The parameters for this method are defined as follows:

- Enter
**Model name**. - Select a
**Datasource**from the list (if applicable). - Select a
**Learning set**from the list. - Enter
**Cluster name prefix**. The default prefix is ("CLUSTER-"). - Select
**Standardisation**:**None**: no cluster standardization.**Normalize:**transform the variable to have a max of 1 and a min of 0. The value is calculated with: scaled(x) = (x - min)/(max - min) where the min and max values are based on the learning data set.**Standardize:**transform the variable to have a mean of 0 and a standard deviation of 1. The value is calculated with: scaled(x) = (x - µ)/(STDEV) where the average (µ) and standard deviation (STDEV) values are calculated on the learning data set.

- Enter
**Epsilon**, default 0.1.**Epsilon**is the maximal distance for a point to be in a cluster.

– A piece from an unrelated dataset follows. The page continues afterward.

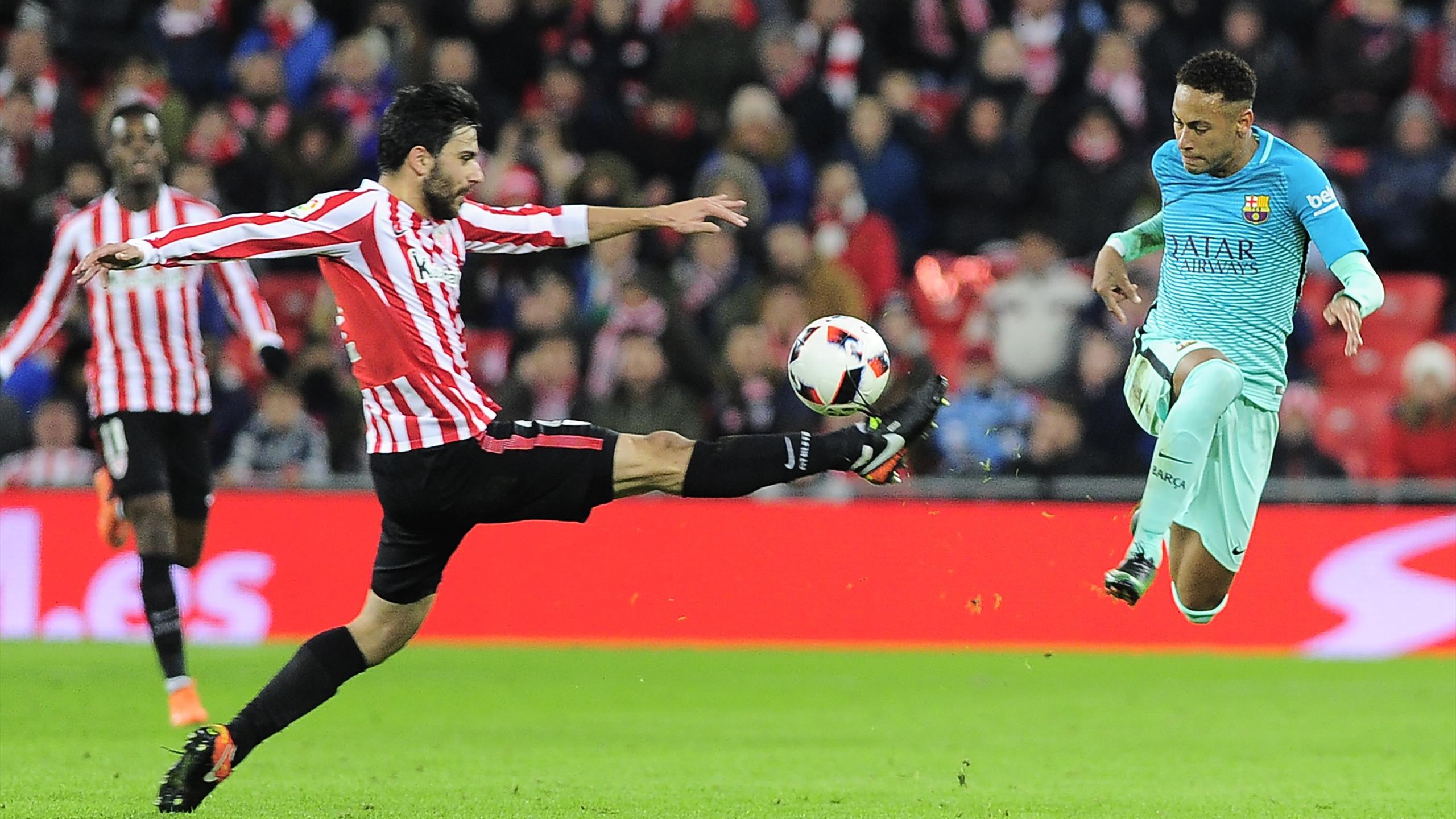 L'élégance d'Eneko Boveda (Athletic Bilbao) devant Neymar (FC Barcelone)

A larger value tends to lead to a lower number of clusters. - Select
**Calculate cluster silhouette:**yes or no. - Enter
**Variable name prefix**The default prefix is ("IMS-1 Cluster"). - Select the
**Variable Set**. - Select variable(s) from the list for the
**Variable**. - Click
**Save**to generate the clusters.

Visualize K-Means, Subclu and IMS results

To visualize the K-Means, Subclu and IMS results use the scatter plot, choose the variables for x and y axis and then put the condition as the Nearest CLUSTER-Name.

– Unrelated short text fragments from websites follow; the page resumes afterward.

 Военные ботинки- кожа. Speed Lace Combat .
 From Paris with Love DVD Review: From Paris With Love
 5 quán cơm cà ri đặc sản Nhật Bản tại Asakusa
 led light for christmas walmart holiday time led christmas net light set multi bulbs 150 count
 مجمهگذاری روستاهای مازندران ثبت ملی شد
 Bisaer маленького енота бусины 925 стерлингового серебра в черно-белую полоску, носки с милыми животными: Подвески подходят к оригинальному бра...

## Hierarchical Clustering

For more information, see the online learning platform

Hierarchical clustering is a model that is viewed as a dendrogram. A dendrogram is a tree diagram frequently used to illustrate the arrangement of the clusters produced by hierarchical clustering. For more information, see Dendrograms.

Learning set empty

Certain models in DATAmaestro are able to handle missing values, while other models are not. For example, clustering methods, like K-means, are not able to handle missing values. If any row of data has a missing value, even for just one variable, the row will need to be ignored by the algorithm. “Learning set is empty” is the message to indicate that all rows have been removed due to one or more missing values per row by the algorithm. If you have any variables with a high number of missing values, it is recommended to remove them or to use the “Fill missing values” tool under the “Transform” menu in DATAmaestro Analytics.

Calculation time

In DATAmaestro, the calculation time can vary depending on the number of records, number of input variables and the type of algorithm that is being used. For example, Subclu is significantly slower than K-means for larger data sets. If you have a large dataset, it is recommend to use K-means.